Over the past couple weeks, Planning Center’s performance on Sunday mornings has been unacceptable for your standards and ours. As a parent who has stood in long check-in lines and as a former church staff member who has experienced the pain of a slow check-in process first hand, I feel your pain.
We let you down, and we’re not taking it lightly. Our entire organization is focused on fixing this problem and regaining your trust.
I want to be as open and transparent as possible with you. At a very high level, the database that powers Planning Center has been getting bogged down under the new workload of all our churches starting their fall season. We have worked with a database consultant to make sure our configuration is correct, rewrote parts of our application so they would not rely on our database, and even moved our database to a more powerful server. In the end, none of these things relieved the pressure.
After much research and investigation we have decided to move our three biggest applications to three separate database servers. So Check-Ins, Services, and People now have separate database servers, each one as powerful as the one that used to power the databases for all our apps. This will give us more than enough headroom so that the issues we have been experiencing will no longer affect us. We will also continue examining every part of our apps to make sure they are finely tuned.
If you would like more details, our operations team has included more information on exactly what happened over the last couple of weeks, the actions we have taken, and the mistakes we have made.
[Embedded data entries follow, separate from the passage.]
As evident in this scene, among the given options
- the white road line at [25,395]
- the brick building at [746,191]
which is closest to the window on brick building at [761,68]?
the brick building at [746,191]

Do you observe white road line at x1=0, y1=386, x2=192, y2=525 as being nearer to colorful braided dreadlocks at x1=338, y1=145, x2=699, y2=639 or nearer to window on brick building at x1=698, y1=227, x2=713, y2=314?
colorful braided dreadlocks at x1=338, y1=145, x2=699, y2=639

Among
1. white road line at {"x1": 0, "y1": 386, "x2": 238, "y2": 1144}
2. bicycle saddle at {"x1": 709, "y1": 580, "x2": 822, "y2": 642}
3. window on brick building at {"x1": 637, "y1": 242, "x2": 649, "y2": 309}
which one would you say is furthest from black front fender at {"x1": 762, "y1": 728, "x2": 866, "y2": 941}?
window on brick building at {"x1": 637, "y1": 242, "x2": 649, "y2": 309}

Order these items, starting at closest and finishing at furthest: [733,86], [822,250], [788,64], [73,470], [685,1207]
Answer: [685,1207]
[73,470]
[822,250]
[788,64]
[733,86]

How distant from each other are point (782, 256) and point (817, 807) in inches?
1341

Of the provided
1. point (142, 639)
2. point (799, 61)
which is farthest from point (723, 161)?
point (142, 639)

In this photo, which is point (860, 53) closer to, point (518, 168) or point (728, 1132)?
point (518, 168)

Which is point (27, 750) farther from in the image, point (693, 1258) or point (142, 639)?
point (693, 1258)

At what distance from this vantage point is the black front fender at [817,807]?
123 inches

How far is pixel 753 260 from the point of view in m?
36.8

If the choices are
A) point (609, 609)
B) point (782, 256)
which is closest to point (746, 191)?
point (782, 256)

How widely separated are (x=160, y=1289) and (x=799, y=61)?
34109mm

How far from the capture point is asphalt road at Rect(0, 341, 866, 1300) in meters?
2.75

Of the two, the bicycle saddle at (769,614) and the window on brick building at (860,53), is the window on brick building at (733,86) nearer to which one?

We would like to offer a one-month credit to all of our Check-Ins customers that experienced this issue. I know that an account credit pales in comparison to the weight of the problem, but I want to communicate how serious this situation is to me. If this issue affected you and you are an Organization Administrator, you can receive your credit here.
Again, I would like to reiterate that we are not brushing this off, and that we will make this right. I believe we have the best team to solve these issues and deliver the performance our customers deserve. If you have any questions or concerns that have not been addressed here, please let us know and we will do what we can do to help.
Thank you for using Planning Center.
P.S. Our Help Center has an article with ideas for checking people in when you don't have access to Check-Ins for any reason, even if that's just because of your personal internet connection.
Two Sundays ago (August 20th)
The short version is that there was a bug in some code that made our databases work too hard. Once that code was reverted, service recovered quickly. For the full rundown, you can read last week’s report.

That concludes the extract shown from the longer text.